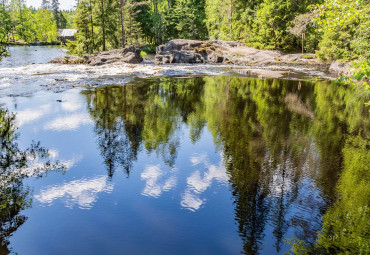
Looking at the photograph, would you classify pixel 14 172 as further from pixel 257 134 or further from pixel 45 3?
pixel 45 3

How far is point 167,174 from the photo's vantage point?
8.53m

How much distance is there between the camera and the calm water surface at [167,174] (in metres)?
5.83

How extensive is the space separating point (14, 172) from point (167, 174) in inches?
171

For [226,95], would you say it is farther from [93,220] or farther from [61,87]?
[93,220]

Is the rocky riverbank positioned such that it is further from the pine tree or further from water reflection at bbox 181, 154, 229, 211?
the pine tree

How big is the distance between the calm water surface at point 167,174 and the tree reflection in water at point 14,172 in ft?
A: 0.11

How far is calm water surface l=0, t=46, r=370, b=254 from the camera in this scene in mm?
5828

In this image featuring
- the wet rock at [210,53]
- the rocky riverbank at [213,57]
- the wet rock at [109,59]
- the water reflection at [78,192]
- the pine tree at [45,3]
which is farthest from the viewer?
the pine tree at [45,3]

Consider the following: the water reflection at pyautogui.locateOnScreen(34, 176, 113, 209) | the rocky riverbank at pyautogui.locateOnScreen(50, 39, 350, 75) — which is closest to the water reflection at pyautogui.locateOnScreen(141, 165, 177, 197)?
the water reflection at pyautogui.locateOnScreen(34, 176, 113, 209)

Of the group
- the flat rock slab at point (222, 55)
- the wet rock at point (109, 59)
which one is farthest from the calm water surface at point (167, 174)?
the flat rock slab at point (222, 55)

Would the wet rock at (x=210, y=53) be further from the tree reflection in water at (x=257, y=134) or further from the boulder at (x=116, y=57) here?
the tree reflection in water at (x=257, y=134)

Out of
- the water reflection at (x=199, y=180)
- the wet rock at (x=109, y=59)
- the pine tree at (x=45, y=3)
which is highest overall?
the pine tree at (x=45, y=3)

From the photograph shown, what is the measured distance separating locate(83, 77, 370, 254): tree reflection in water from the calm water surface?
0.05 metres

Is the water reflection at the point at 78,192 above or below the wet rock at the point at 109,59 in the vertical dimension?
below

● AIM OF THE EXERCISE
Reproduce, without alteration, everything from the line containing "How big is the" down to the line containing "0.05 metres", both of those lines included.

● TASK ANSWER
How big is the distance between the calm water surface at point 167,174 and the tree reflection in water at point 14,172 in ft?
A: 0.11

How far is calm water surface l=0, t=46, r=370, b=254 from the camera in this scene in mm?
5828

In this image featuring
- the wet rock at [210,53]
- the rocky riverbank at [213,57]
- the wet rock at [109,59]
- the water reflection at [78,192]
- the pine tree at [45,3]
which is farthest from the viewer?
the pine tree at [45,3]

Consider the following: the water reflection at pyautogui.locateOnScreen(34, 176, 113, 209) | the rocky riverbank at pyautogui.locateOnScreen(50, 39, 350, 75) — which is closest to the water reflection at pyautogui.locateOnScreen(141, 165, 177, 197)?
the water reflection at pyautogui.locateOnScreen(34, 176, 113, 209)

Of the group
- the flat rock slab at point (222, 55)
- the wet rock at point (109, 59)
which one is farthest from the calm water surface at point (167, 174)?
the flat rock slab at point (222, 55)

Would the wet rock at (x=210, y=53) be further from the tree reflection in water at (x=257, y=134) or further from the boulder at (x=116, y=57) here?
the tree reflection in water at (x=257, y=134)

Out of
- the water reflection at (x=199, y=180)
- the wet rock at (x=109, y=59)
- the pine tree at (x=45, y=3)
which is highest overall?
the pine tree at (x=45, y=3)

From the photograph shown, what is the measured distance separating locate(83, 77, 370, 254): tree reflection in water from the calm water surface?
0.05 metres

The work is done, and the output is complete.